American alternative rock band Weezer keeps on pumping out new material. Their ninth album and first compilation album “Death to False Metal” was released on Nov. 2, 2010, after the band’s previous album “Hurley” was released on Sept. 10, 2010.

Weezer has had a wonderful and lengthy career that has thrived over the past 17 years. Their debut album, self-titled “Weezer,” also known as “The Blue Album,” was praised by both critics and listeners, and Weezer has had a great career since.

They are known for many singles, including “Buddy Holly,” “Island in the Sun,” “Undone-The Sweater Song” and “Beverly Hills.” Although they are considered an alternative rock band, their music could truly be placed in a variety of categories.

They are tied to being a strict alternative band, but they have had times where their music was more like pop, indie and even emo. They are musical chameleons, and they are very successful in whichever genre they happen to choose.

“Death to False Metal” is radically different from any of their previous albums for one main reason. It contains the songs they have written, recorded, but never released from the band’s earliest days in 1993 to the present day. Lead guitarist Brian Bell announced that the band would be attempting the project on KROQ in 2008. At that time, the album was going to be titled “Odds and Ends.”
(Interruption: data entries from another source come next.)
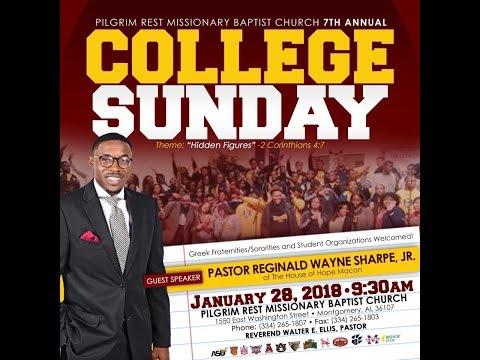 Pilgrim Rest MBC presents: 7th Annual College Sunday (1 28 2018)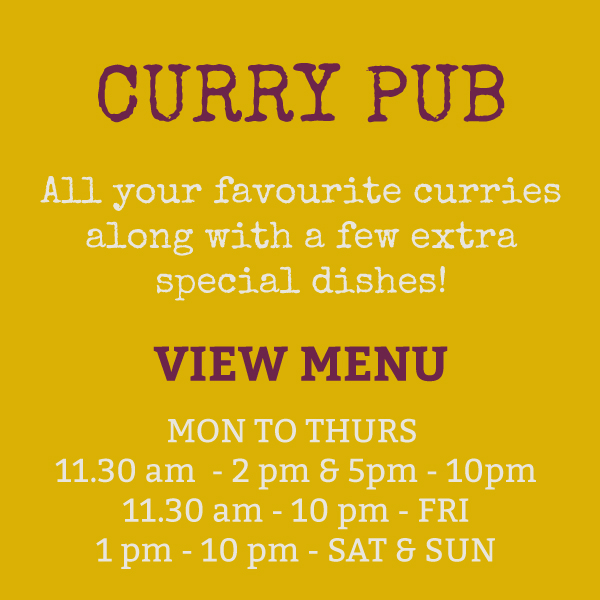 The Vine - Curry pub, all your favourite curries along with a few extra special dishes! Available from Mon to Thurs 11.30am  - 2 pm & 5pm - 10pm. 11.30 am - 10 pm  - Frid. 1 pm - 10 pm - Sat & Sun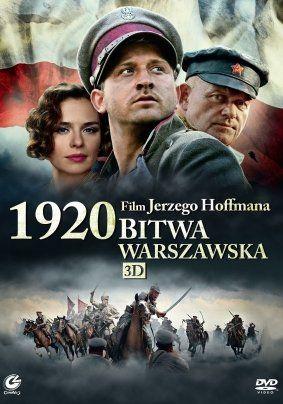 1920 Bitwa Warszawska Rez Scen Jerzy Hoffman Scen Jaroslaw Sokol Obsada Natasza Urbanska Borys Szy Full Movies Online Free Movies Full Movies Online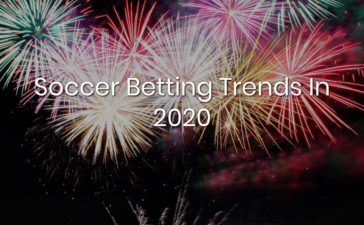 Soccer Betting Trends In 2020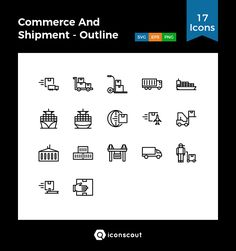 Commerce And Shipment - Outline  Icon Pack - 17 Line Icons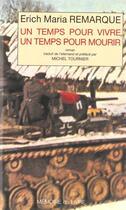Couverture du livre « Un temps pour vivre, un temps pour mourir » de Remarque-E.M aux éditions Memoire Du Livre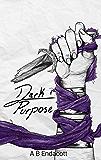 Dark Purpose (Legends of the Godskissed Continent Book 5)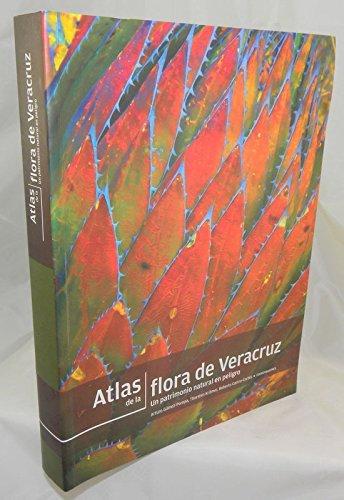 Atlas de la flora de Veracruz. Un: Arturo, Gómez Pompa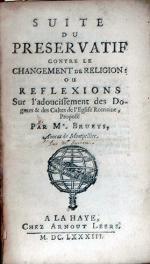 Suite Du Preservatif Contre le Changement de Religion: Ou Reflexions...
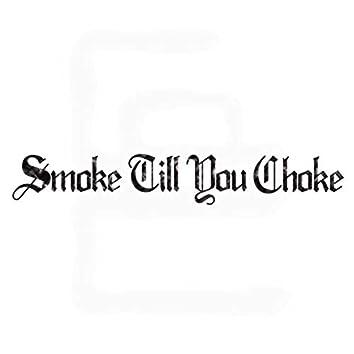 Smoke Till You Choke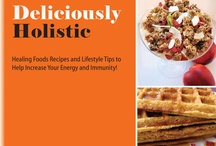 Deliciously Holistic Cookbook / Deliciously Holistic cookbook will show you, step-by-step, how to get more energy and better immunity with 154 vibrant, nutrient-rich, healing foods recipes and 50 pages of holistic lifestyle tips.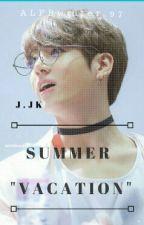 "Summer ""Vacation"". by ALFBwriter_97"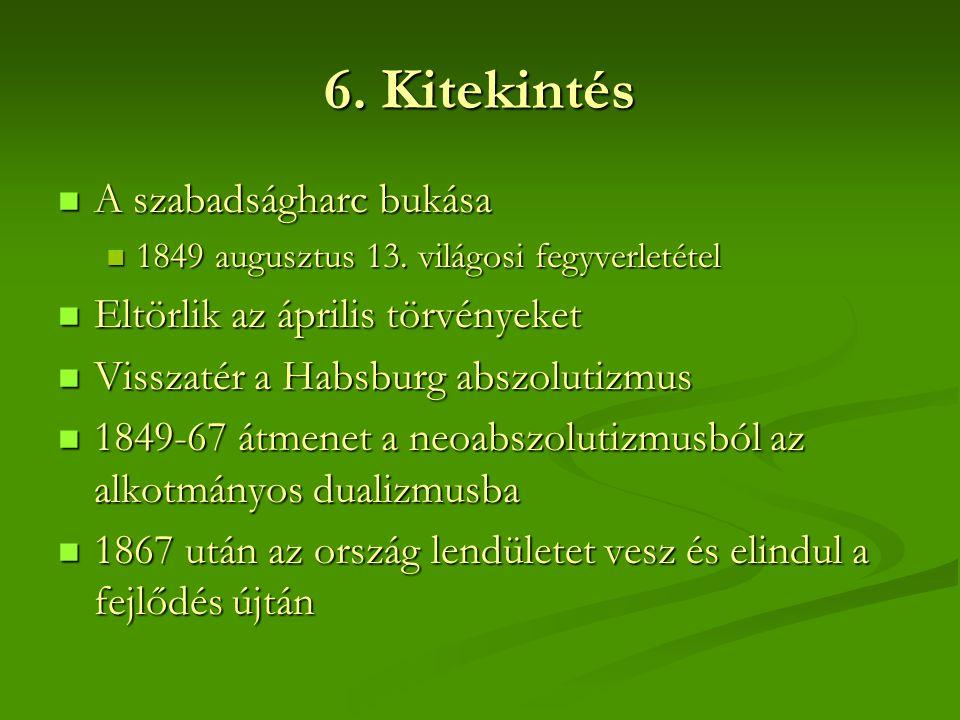 6. Kitekintés  A szabadságharc bukása  1849 augusztus 13. világosi fegyverletétel  Eltörlik az április törvényeket  Visszatér a Habsburg abszoluti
The previous title would have been a much more appropriate title for the album. The songs should have faded out of Weezer’s repertoire when the producers made the decision to not put them on any of the previous albums.

In general, the songs are not cohesive, annoyingly repetitive, terribly sung, poorly played and overall inconsistent with the level of quality in the band’s previous work.

The band’s instrumental skill itself lacks technique and basic musicianship, with the result being reminiscent of a beginning band. Even though this album has a span of 17 years worth of music, the songs are all weak and unable to stimulate interest.

Despite many of the album’s faults, it does have its share of good. The two best songs in particular are the opening and closing tracks, “Turning up the Radio” and “Un-break My Heart.”

Music teachers often tell their studious pupils, “The audience will only remember the first and last song of your performance.” Luckily, Weezer made a good decision regarding the prelude and finale.

“Turning up the Radio” is the strongest song of the album. It is upbeat, easy to listen to and just a decent song in general.

“Un-break my Heart” is a remake of Toni Braxton’s hit from 1996, but with an alternative rock edge. Somehow, Weezer was able to take this great famous hit and create it into a song a Weezer fan would expect the band to sing.

Something to consider is the overall growth of Weezer. They have gone through some pop-like albums as well as albums that are extremely dark. This album does show the growth of the band in that their music has fortunately gotten better over the years.

Releasing an album of unreleased music is usually for the hardcore fans, but in this case, it is just unnecessary. It really made Weezer look bad because it sounds so awful on everyone’s part that there is no one person to point fingers at and blame.

This album is Weezer trying to find itself back in its earlier days, but these songs were pointless to release to the public. This album leaves the musicians starved; too much of the album is so unappealing that anything good is completely overshadowed.

Other than the two previous tracks mentioned before, the songs are boring and plain. Most of the album is reminiscent of a generic SoCal beach band that a high school hired to play for the graduation barbeque. This is not a highlight in Weezer’s career, and it really is a waste of time for both the band and the listeners.